All Blacks 32 Australia 19
TOKYO - In normal circumstances it's not okay to gloat. But this morning shouldn't be deemed normal - not now the All Blacks have walloped the Wallabies seven times in a row.
Auckland, Brisbane, Hong Kong, Sydney, Wellington and now Tokyo - anywhere you like, Australia, the All Blacks have your number. If Robbie Deans is the Wallabies' saviour, he's taking his time about it.
This dominance, this mental hold the All Blacks have over the Wallabies - that's very good reason to gloat. That's good reason to feel just a little proud; good reason to roll over, kiss the wife, go back to sleep and then get up later to watch it all over again.
But there's more to it than that. There was plenty in the performance to find gloat-worthy. Like the lineout. Remember it was a source of torment. Enough to drive the nation to drink and Steve Hansen to a new job?
Well, it was the Australians who were reduced to being a rabble last night. Tom Donnelly and Adam Thomson nailed the timing and decision-making. They also made the smart call of challenging in the air and that was too much for the Australians.
By the final quarter, the All Blacks were enjoying the same kind of superiority at the collision as they did in their previous test.
Tony Woodcock looked more like a fetching openside than David Pocock ever did and again, the loose trio had it all over their Wallaby counterparts.
There was evidence, too, that the coaching reshuffle had some merit. Having lacked some edge for much of the season, the backs had some thrust and flair about them. They played close to the game line - as they have for most of the last six years - but had some more ideas about how to make that policy work.
The outside strike runners were brought in from deep at pace and were always looking to offload. Some of the move-ment and speed was impressive and with a bit more polish, the package could be lethal.
Probably, though, what impressed most about the All Blacks in Tokyo was the way they held their composure and belief after enduring an uncomfortable 10 minutes before the break.
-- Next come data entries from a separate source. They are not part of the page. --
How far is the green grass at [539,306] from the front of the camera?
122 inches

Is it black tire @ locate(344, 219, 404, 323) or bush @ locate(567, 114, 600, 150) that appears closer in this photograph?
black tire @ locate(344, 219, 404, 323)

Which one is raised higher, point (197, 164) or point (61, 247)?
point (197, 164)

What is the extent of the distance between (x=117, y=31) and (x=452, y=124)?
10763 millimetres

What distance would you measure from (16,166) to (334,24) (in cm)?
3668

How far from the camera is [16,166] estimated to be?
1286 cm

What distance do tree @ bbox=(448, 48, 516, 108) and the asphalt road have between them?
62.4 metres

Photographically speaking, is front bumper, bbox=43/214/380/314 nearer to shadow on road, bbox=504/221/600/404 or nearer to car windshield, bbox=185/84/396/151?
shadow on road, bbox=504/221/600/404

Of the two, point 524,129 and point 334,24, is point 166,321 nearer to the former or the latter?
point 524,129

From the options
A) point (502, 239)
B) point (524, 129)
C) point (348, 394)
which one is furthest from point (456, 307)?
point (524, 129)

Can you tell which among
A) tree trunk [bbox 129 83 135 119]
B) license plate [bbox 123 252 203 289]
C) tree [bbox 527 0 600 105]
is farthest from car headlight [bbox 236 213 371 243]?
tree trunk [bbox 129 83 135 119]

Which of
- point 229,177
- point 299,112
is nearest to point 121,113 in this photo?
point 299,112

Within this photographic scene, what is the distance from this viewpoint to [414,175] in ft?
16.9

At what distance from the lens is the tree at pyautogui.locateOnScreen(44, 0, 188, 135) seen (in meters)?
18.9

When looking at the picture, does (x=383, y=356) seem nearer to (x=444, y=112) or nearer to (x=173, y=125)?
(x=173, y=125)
Sitiveni Sivivatu, who hadn't played since the last test against Australia, typically slotted in as if he had never been away. He was his usual tricky self until he meandered under Adam Ashley-Cooper while the Wallaby midfielder was taking a high kick.
It was an expensive piece of clumsiness as it cost the All Black wing a yellow card. The Australians were alert to what needed to be done to make the advantage count. They kicked long to the empty left flank and forced the All Blacks to scurry and flap to cover.
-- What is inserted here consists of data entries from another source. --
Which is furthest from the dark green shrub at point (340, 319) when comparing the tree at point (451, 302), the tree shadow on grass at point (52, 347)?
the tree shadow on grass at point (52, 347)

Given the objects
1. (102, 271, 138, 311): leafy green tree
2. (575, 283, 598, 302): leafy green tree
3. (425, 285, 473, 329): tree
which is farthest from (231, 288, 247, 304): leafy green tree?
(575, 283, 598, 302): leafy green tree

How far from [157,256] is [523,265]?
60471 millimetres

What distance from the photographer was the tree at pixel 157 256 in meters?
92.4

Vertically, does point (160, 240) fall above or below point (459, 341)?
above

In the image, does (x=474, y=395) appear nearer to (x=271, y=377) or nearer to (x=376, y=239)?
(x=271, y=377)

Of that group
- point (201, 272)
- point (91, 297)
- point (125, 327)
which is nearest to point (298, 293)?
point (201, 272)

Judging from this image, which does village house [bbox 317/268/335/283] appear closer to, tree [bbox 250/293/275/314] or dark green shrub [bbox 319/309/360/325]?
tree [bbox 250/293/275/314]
Peter Hynes was able to dive in at the corner after the All Blacks had been pulled and stretched and it could have been worse.
Adam Thomson had to detach from a five metre scrum to defend for Sivivatu, the Wallabies worked the right shoulder and sent Wycliff Palu up the middle where he was held up by Jimmy Cowan just inches short.
There was no hiding that the All Blacks were wobbly near halftime. Hynes' try was the first they had conceded to Australia since the fourth minute of their first clash this year at Eden Park.
The Wallabies would probably not have been aware of the length of their try drought to the nearest minutes but they would have known it had been a long time; a very long time. There's always a eureka moment when a team finally breaks through like that and the Australians made the realisation they could score and they could cause problems.
But they couldn't sustain their momentum. Or they weren't allowed to sustain their momentum and now they must be wondering if they will ever beat the All Blacks again. Don't take a second feeling sorry for them. Stop, take it all in and enjoy.
New Zealand 32 (S. Sivivatu, C. Smith tries; D. Carter 2 cons, 6 pens)
Australia 19 (P. Hynes try; M. Giteau con, 4 pens).